### Page extract

※ ※ ※

Lecture 25 - Simple Linear Regression Continued

Penelope Pooler Eisenbies
MAS 261

2023-11-28

Housekeeping

  • Today’s plan 📋

    • Review of Simple Linear Regression (SLR) Concepts from Lecture 24

      • Function vs. Model

      • Examining Real Data

      • Creating a Model

      • Interpreting an Regression Model

    • Simple Linear Regression Continued

      • More about Extrapolation
    • Examining Regression Model Output

      • Understanding hypotheses being tested

      • Interpreting regression model output

Review: R and RStudio 🪄

  • Review: You have two options to facilitate your introduction to R and RStudio:

  • If you are comfortable with coding: Start with Option 1, but still sign up for Posit Cloud account.

    • We will use Posit Cloud for Quizzes.
  • If you are nervous about coding: Choose Option 2.

  • For both options: I can help with download/install issues during office hours.

※ ※ ※

### Given records
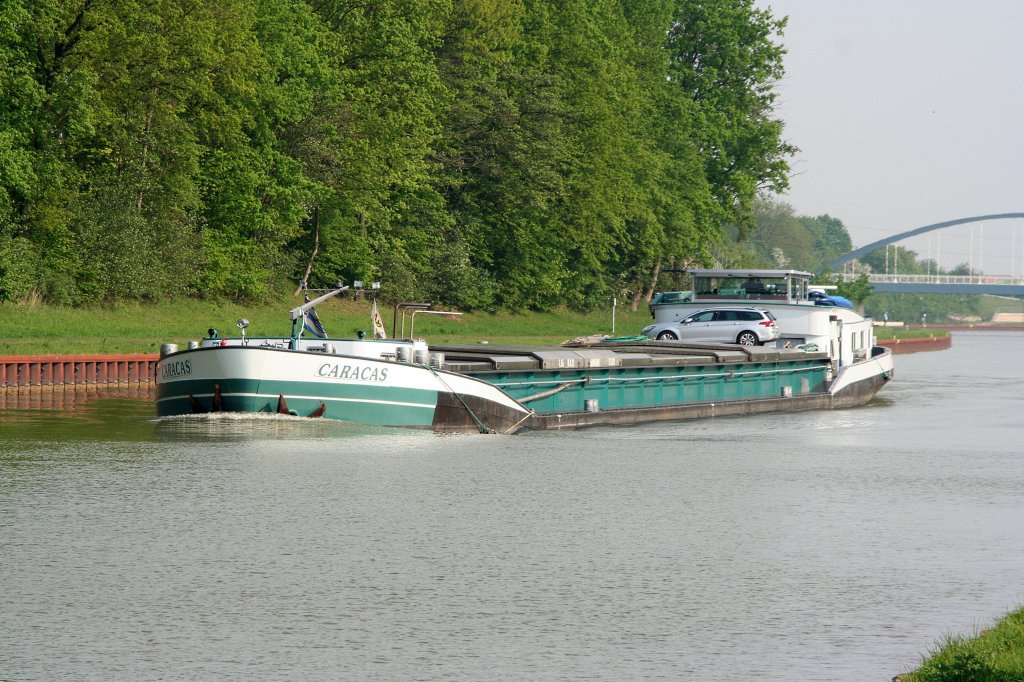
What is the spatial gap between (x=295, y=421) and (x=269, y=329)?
2717 cm

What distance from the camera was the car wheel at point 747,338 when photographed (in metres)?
42.7

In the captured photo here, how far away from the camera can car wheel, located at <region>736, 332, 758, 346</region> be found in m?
42.7

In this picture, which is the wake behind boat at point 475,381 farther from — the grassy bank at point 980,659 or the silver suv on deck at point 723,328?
the grassy bank at point 980,659

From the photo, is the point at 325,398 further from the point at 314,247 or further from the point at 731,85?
the point at 731,85

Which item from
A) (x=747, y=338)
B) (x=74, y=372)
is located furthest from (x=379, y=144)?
(x=74, y=372)

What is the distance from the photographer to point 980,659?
355 inches

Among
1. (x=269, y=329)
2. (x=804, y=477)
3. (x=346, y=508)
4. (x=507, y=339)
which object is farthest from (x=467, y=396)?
(x=507, y=339)

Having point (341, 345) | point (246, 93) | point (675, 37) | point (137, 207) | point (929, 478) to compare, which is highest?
point (675, 37)

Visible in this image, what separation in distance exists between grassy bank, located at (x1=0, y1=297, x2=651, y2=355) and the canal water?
15.9 meters

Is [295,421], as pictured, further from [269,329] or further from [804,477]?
[269,329]

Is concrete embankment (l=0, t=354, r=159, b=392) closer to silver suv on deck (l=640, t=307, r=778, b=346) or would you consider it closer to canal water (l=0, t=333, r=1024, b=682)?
canal water (l=0, t=333, r=1024, b=682)

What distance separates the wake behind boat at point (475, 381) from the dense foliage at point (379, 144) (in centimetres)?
1902

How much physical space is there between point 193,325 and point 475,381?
957 inches

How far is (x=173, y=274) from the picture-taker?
53.0m
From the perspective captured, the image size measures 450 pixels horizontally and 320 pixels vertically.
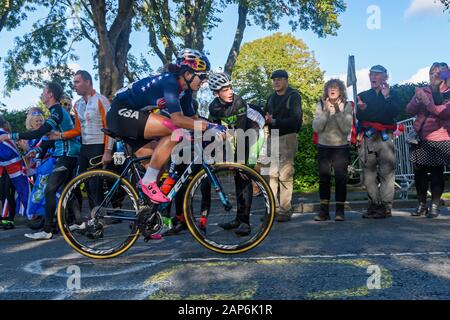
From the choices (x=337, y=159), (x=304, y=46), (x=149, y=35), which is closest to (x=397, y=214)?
(x=337, y=159)

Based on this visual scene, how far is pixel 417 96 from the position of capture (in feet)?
20.5

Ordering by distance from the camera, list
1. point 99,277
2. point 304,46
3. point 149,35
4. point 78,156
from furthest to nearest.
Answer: point 304,46, point 149,35, point 78,156, point 99,277

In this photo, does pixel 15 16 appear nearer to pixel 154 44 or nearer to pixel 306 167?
pixel 154 44

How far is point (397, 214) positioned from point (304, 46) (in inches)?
2041

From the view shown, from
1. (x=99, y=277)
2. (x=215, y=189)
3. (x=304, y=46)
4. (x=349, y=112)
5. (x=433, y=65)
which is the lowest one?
(x=99, y=277)

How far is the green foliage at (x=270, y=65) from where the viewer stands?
175ft

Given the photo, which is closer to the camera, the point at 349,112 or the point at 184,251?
the point at 184,251

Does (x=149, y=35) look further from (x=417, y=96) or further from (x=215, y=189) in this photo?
(x=215, y=189)

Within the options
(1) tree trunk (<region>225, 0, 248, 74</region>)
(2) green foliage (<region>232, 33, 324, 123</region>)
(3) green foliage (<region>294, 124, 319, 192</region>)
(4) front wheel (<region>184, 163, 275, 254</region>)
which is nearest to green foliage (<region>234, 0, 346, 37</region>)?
(1) tree trunk (<region>225, 0, 248, 74</region>)

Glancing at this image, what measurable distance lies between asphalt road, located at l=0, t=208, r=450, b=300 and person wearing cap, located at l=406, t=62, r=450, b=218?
1.38 metres

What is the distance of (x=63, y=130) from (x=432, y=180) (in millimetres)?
5242

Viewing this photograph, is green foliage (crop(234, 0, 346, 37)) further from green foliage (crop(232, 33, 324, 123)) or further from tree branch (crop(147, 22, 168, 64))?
green foliage (crop(232, 33, 324, 123))

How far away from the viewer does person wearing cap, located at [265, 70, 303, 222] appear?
632 cm
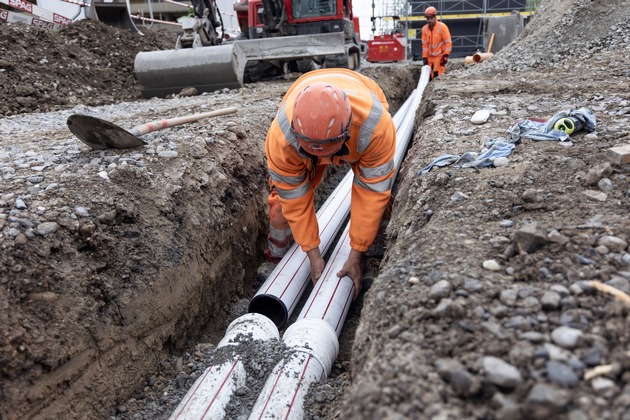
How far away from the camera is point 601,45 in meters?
8.13

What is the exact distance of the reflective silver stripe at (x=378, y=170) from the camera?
3.50 m

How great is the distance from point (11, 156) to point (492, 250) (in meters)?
4.10

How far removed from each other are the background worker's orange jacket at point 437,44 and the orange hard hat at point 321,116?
921cm

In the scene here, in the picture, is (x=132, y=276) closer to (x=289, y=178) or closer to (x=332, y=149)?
(x=289, y=178)

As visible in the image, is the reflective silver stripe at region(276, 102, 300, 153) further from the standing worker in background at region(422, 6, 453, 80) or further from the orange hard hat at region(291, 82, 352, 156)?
the standing worker in background at region(422, 6, 453, 80)

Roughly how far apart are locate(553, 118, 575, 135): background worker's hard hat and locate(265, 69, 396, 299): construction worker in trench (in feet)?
4.62

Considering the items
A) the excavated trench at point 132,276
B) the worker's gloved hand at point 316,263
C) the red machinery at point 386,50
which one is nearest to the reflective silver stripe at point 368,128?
the worker's gloved hand at point 316,263

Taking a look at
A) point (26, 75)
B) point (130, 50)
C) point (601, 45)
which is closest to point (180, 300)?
point (26, 75)

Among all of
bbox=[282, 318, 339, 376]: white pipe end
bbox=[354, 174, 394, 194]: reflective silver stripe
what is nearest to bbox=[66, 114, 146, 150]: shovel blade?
bbox=[354, 174, 394, 194]: reflective silver stripe

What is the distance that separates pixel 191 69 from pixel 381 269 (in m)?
6.99

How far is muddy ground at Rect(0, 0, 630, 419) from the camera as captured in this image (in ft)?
5.53

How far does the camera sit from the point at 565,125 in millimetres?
4020

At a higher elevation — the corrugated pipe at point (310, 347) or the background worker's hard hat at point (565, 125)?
the background worker's hard hat at point (565, 125)

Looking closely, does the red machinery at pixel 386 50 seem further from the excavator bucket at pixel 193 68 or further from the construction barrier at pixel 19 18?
the construction barrier at pixel 19 18
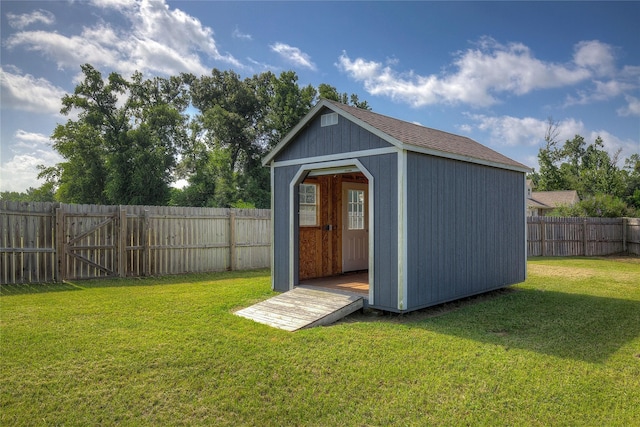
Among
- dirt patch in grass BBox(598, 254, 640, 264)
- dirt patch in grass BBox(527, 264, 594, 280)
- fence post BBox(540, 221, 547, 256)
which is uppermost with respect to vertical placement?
fence post BBox(540, 221, 547, 256)

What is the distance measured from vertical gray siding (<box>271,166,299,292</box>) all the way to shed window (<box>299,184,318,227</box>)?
2.72ft

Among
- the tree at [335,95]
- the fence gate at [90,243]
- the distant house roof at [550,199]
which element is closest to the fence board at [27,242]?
the fence gate at [90,243]

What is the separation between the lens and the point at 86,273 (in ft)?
31.7

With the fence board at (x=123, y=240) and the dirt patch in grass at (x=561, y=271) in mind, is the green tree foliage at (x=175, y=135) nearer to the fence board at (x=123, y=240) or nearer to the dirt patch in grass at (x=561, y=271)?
the fence board at (x=123, y=240)

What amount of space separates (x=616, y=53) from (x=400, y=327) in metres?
21.6

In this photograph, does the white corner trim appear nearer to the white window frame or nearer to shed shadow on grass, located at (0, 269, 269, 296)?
the white window frame

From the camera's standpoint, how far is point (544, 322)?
20.6ft

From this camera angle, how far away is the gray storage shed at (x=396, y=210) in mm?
6430

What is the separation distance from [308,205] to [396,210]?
3.15m

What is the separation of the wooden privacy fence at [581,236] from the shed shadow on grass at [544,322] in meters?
9.37

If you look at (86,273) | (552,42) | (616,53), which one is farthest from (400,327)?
(616,53)

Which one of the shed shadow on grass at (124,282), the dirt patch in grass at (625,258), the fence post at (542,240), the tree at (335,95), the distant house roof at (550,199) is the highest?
the tree at (335,95)

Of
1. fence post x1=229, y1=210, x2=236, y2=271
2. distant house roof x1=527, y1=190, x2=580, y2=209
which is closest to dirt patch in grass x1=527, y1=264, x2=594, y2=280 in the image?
fence post x1=229, y1=210, x2=236, y2=271

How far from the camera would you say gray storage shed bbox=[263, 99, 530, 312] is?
6.43 m
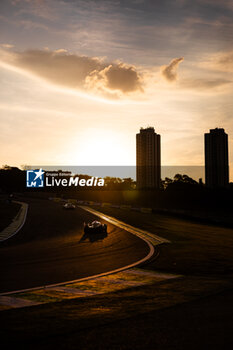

※ ※ ※

### What to work on
Update the lecture notes by repeating the part that begins with "Review: R and" and ends with "Posit Cloud account.", replacing "coding" with "programming".

### The response
Review: R and RStudio 🪄

  • Review: You have two options to facilitate your introduction to R and RStudio:

  • If you are comfortable with programming: Start with Option 1, but still sign up for Posit Cloud account.